* _AIM OF THE EXERCISE_: Every line in the data below that includes "Vietnam" belongs in the answer, copied as it stands.

* _RECORDS PROVIDED_:
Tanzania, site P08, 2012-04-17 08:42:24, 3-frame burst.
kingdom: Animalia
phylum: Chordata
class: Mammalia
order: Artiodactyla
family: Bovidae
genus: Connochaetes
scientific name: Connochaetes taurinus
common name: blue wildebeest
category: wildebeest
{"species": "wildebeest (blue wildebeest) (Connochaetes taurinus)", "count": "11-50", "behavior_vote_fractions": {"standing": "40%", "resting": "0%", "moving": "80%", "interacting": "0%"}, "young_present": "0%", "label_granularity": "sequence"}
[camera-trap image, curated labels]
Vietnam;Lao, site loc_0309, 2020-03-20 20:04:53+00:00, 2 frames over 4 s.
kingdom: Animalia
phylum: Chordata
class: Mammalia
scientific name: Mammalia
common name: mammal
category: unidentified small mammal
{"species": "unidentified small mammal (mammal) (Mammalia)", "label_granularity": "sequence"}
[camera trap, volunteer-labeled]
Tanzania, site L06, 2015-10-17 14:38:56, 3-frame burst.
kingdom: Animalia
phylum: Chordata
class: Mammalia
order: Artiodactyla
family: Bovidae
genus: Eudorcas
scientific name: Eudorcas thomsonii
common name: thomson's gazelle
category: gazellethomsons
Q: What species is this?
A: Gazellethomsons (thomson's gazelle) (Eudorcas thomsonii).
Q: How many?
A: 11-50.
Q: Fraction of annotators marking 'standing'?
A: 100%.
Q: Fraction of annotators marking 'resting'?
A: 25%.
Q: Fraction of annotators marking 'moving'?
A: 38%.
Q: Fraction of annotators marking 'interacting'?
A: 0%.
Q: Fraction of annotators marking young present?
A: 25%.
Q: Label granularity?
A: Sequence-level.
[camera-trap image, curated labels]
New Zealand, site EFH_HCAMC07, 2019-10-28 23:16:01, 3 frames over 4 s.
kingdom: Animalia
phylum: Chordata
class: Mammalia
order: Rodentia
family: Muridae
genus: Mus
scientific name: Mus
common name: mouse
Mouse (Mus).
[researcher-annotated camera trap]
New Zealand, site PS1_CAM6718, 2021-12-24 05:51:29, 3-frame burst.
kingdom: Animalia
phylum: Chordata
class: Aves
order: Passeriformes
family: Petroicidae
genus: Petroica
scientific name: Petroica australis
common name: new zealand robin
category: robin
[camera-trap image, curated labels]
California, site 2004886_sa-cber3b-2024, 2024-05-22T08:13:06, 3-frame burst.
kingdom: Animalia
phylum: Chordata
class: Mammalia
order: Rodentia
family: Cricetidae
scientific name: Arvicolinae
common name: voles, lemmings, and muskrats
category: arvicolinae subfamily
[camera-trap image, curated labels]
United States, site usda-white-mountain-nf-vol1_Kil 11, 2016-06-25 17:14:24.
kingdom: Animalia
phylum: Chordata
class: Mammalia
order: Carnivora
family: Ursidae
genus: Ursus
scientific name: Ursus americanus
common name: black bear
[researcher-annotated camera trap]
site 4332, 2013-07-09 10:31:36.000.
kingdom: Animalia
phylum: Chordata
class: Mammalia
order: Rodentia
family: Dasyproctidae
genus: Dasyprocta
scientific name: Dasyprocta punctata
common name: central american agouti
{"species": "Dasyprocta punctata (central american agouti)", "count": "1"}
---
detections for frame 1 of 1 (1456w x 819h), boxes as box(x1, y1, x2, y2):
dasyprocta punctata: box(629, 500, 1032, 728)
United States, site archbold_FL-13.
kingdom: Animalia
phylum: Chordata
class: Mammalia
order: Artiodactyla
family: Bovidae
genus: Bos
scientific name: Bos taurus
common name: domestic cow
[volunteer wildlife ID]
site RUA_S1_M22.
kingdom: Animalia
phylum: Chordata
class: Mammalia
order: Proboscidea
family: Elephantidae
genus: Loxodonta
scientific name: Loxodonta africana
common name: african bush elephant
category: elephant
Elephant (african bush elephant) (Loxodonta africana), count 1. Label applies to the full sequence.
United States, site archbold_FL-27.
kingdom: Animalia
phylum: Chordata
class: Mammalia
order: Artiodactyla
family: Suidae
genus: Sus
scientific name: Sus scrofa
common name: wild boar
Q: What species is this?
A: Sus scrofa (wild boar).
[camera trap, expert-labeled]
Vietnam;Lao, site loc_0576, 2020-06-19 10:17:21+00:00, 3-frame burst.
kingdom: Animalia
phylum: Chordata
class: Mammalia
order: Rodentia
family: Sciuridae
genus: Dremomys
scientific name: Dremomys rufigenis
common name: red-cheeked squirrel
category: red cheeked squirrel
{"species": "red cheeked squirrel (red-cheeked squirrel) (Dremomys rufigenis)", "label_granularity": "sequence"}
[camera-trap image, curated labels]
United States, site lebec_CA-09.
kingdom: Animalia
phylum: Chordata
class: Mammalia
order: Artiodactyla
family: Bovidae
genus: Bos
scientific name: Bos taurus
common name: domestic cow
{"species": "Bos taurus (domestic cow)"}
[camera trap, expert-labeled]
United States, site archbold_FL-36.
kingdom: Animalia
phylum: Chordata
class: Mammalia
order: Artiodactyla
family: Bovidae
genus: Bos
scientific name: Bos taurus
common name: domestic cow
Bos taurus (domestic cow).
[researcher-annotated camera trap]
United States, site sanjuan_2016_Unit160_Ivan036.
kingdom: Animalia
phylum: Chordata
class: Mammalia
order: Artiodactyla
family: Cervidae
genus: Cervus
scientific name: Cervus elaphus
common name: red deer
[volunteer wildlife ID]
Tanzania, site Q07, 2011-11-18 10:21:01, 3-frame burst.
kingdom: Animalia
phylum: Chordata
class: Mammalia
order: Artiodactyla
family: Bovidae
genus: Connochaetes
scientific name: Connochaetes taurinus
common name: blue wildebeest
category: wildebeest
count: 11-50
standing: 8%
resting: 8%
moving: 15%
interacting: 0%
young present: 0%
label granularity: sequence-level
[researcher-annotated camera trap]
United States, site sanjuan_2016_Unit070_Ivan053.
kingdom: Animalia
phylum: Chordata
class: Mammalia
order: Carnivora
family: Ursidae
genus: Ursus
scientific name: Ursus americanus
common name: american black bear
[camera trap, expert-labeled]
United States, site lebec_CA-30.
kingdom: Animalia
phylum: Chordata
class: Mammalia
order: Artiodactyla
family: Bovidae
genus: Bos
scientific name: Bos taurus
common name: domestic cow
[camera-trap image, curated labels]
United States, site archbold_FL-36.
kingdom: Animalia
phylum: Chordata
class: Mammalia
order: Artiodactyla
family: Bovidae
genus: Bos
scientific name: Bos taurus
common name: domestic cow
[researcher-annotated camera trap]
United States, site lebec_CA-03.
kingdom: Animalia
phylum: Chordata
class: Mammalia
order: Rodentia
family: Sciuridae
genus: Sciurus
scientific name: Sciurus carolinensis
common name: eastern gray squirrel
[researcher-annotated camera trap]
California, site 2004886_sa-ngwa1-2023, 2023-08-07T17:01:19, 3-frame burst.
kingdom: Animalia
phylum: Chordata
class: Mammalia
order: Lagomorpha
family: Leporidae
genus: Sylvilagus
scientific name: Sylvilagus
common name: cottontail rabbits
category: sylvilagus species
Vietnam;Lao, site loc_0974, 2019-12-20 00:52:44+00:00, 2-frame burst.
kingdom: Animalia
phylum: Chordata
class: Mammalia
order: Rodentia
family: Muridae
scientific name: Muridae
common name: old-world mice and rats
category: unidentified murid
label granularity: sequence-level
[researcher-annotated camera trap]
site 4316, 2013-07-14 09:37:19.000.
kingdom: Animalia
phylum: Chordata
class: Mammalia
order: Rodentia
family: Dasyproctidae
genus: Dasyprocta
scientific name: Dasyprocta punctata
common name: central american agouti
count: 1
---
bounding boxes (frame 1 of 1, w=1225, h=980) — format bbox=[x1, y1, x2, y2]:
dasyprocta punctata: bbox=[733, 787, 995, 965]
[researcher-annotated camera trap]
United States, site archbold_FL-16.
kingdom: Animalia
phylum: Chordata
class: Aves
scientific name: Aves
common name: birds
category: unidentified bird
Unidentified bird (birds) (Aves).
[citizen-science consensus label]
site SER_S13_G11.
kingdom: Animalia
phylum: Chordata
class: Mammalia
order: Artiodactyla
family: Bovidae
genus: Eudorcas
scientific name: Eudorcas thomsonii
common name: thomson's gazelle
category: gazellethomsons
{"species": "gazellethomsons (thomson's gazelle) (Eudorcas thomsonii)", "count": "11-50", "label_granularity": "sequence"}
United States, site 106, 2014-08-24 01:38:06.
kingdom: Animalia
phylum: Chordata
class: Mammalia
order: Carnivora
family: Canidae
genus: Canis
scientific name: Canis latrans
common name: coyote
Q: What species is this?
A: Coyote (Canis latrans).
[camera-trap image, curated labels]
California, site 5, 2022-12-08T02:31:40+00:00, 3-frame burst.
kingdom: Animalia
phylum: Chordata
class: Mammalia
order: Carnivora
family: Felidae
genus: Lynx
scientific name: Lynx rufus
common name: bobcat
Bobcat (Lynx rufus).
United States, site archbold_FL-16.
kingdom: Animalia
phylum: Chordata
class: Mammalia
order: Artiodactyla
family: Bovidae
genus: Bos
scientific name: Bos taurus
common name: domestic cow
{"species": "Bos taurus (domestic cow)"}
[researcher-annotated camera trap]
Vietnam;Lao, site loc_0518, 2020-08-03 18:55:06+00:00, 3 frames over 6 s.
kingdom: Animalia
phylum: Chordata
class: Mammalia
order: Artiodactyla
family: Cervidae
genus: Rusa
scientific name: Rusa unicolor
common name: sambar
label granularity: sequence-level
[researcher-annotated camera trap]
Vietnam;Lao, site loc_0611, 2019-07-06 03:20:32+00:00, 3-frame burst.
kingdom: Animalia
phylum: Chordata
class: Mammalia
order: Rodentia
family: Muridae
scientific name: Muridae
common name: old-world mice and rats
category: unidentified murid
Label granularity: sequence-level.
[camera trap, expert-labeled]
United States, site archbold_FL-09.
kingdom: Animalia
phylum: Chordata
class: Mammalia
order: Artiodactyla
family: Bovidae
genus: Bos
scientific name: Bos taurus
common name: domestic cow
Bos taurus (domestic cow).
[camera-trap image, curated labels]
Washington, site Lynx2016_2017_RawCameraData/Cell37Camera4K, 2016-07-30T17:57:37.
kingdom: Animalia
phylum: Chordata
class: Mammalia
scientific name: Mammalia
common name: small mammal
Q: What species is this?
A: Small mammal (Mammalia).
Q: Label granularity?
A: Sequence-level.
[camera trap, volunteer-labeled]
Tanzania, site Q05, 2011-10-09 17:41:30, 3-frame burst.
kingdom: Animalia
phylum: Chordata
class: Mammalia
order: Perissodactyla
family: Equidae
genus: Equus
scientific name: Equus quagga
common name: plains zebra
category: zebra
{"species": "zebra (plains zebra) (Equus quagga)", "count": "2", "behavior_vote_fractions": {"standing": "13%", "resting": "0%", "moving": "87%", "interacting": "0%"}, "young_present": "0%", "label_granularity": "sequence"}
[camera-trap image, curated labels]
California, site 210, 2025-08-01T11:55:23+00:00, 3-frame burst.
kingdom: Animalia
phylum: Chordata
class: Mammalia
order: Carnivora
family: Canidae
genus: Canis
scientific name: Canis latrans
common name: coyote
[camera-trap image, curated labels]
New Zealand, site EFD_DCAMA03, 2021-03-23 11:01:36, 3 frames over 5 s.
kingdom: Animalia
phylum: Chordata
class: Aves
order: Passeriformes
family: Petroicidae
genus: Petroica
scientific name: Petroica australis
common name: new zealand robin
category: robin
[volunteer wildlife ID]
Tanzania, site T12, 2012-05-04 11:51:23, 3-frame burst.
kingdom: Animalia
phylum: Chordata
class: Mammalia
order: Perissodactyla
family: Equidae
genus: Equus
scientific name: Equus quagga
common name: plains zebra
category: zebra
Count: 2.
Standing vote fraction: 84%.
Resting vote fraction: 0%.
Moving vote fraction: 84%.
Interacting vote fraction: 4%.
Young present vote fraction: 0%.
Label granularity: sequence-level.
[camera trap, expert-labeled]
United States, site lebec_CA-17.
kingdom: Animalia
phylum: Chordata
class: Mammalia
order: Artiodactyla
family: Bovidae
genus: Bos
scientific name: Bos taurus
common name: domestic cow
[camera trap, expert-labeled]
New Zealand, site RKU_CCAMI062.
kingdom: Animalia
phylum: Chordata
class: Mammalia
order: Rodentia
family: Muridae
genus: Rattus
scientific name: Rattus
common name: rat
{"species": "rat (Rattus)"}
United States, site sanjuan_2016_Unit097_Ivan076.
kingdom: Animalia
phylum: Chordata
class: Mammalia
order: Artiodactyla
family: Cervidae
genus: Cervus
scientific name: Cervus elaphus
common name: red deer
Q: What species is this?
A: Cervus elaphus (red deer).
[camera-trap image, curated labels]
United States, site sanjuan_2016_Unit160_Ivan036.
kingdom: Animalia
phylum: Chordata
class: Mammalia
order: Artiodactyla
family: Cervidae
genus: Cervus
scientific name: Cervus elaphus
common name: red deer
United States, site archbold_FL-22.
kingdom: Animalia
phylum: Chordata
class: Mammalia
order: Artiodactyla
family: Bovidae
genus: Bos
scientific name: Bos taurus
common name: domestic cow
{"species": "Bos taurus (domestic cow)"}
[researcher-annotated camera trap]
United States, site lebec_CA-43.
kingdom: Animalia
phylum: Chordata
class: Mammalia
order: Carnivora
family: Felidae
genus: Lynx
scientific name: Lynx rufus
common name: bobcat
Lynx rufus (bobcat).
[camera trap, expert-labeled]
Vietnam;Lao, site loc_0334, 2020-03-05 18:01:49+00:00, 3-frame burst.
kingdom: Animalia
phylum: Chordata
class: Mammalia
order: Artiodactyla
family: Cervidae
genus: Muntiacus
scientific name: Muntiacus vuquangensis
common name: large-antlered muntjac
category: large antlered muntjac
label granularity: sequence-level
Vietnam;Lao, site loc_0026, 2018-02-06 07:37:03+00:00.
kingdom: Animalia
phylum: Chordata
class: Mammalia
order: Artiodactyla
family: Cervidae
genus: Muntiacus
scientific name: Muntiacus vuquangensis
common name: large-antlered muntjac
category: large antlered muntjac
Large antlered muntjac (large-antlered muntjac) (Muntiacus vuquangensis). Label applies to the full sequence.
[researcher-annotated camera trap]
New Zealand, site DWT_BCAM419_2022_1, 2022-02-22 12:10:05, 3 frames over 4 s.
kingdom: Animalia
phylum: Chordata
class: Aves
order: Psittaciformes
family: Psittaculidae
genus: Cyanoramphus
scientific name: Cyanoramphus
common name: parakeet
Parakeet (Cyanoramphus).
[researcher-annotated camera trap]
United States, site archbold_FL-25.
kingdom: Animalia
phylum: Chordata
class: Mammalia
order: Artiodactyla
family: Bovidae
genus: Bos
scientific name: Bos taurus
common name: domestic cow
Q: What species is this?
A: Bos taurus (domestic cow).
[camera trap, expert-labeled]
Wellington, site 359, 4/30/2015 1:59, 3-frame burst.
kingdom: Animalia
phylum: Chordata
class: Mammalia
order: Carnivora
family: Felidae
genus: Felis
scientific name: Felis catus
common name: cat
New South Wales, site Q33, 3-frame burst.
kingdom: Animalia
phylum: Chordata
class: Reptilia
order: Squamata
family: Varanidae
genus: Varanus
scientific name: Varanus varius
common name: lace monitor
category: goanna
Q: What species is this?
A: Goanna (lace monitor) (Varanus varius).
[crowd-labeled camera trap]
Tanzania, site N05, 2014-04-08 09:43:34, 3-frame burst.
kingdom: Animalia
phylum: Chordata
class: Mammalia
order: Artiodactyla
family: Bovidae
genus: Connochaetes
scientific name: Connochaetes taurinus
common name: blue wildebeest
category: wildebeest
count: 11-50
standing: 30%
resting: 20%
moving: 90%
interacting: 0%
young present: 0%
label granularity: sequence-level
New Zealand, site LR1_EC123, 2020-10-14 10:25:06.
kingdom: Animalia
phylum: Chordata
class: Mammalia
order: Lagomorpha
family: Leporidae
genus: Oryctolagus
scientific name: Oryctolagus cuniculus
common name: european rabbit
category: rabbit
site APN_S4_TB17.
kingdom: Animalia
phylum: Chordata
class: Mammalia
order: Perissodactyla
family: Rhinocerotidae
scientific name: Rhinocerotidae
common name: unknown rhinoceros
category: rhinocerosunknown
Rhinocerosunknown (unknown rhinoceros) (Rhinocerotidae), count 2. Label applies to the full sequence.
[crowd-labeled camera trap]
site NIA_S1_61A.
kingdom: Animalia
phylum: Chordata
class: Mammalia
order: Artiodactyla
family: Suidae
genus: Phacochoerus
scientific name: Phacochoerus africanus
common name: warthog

* _ANSWER TO THIS PROBLEM_:
Vietnam;Lao, site loc_0309, 2020-03-20 20:04:53+00:00, 2 frames over 4 s.
Vietnam;Lao, site loc_0576, 2020-06-19 10:17:21+00:00, 3-frame burst.
Vietnam;Lao, site loc_0974, 2019-12-20 00:52:44+00:00, 2-frame burst.
Vietnam;Lao, site loc_0518, 2020-08-03 18:55:06+00:00, 3 frames over 6 s.
Vietnam;Lao, site loc_0611, 2019-07-06 03:20:32+00:00, 3-frame burst.
Vietnam;Lao, site loc_0334, 2020-03-05 18:01:49+00:00, 3-frame burst.
Vietnam;Lao, site loc_0026, 2018-02-06 07:37:03+00:00.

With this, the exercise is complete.